1

This is a follow up question to Subset by group with data.table using the same data.table:

library(data.table)

bdt <- as.data.table(baseball)

# Aggregating and loosing information on other columns
dt1 <- bdt[ , .(max_g = max(g)), by = id]
# Aggregating and keeping information on other columns
dt2 <- bdt[bdt[, .I[g == max(g)], by = id]$V1]

Why do dt1 and dt2 differ in number of rows?
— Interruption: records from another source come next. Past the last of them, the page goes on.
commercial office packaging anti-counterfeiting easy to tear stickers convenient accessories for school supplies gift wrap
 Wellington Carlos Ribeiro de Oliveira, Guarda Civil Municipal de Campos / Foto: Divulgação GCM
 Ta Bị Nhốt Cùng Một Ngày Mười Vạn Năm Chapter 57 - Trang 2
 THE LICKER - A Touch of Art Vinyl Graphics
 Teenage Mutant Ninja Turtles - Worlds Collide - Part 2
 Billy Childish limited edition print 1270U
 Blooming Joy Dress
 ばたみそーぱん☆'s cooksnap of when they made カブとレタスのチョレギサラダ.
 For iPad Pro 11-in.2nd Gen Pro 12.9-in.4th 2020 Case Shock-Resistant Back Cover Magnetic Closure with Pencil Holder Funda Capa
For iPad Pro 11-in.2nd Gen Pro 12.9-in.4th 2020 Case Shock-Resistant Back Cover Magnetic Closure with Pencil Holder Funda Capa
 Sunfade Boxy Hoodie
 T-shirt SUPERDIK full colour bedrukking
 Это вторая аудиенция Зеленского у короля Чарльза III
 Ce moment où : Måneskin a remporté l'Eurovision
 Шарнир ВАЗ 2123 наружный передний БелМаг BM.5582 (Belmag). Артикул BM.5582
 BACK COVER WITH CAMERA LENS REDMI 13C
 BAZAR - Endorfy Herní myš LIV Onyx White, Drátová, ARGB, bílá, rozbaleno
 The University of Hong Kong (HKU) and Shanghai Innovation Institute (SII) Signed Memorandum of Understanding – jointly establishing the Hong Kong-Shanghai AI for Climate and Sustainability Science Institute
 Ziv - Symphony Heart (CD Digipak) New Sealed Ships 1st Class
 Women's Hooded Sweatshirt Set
Isn't dt2 supposed to have the same result just without loosing the respective information in the other columns?

Community
  • 1
  • 1
andschar
  • 3,504
  • 2
  • 27
  • 35
  • 1
    Look at, for example, `bdt[id == "woodge01"][order(-g)]` -- that id has multiple rows that maximize `g`. The second approach identifies all such rows, while the first simply returns the maximizing value. This is the difference between max (a value) and argmax (a set of maximizers): http://math.stackexchange.com/q/312012/ – Frank Feb 02 '17 at 15:25
  • 1
    Thanks for your reply. This perfectly clarifies the difference! – andschar Feb 02 '17 at 16:48
  • 1
    Cool, you can post an answer yourself if you want. – Frank Feb 02 '17 at 16:49

1 Answers1

4

As @Frank pointed out:

bdt[ , .(max_g = max(g)), by = id] provides you with the maximum value, while

bdt[bdt[ , .I[g == max(g)], by = id]$V1] identifies all rows that have this maximum.

See What is the difference between arg max and max? for a mathematical explanation and try this slim version in R:

library(data.table)
bdt <- as.data.table(baseball)

dt <- bdt[id == "woodge01"][order(-g)]
dt[ , .(max = max(g)), by = id]
dt[ dt[ , .I[g == max(g)], by = id]$V1 ]
Community
  • 1
  • 1
andschar
  • 3,504
  • 2
  • 27
  • 35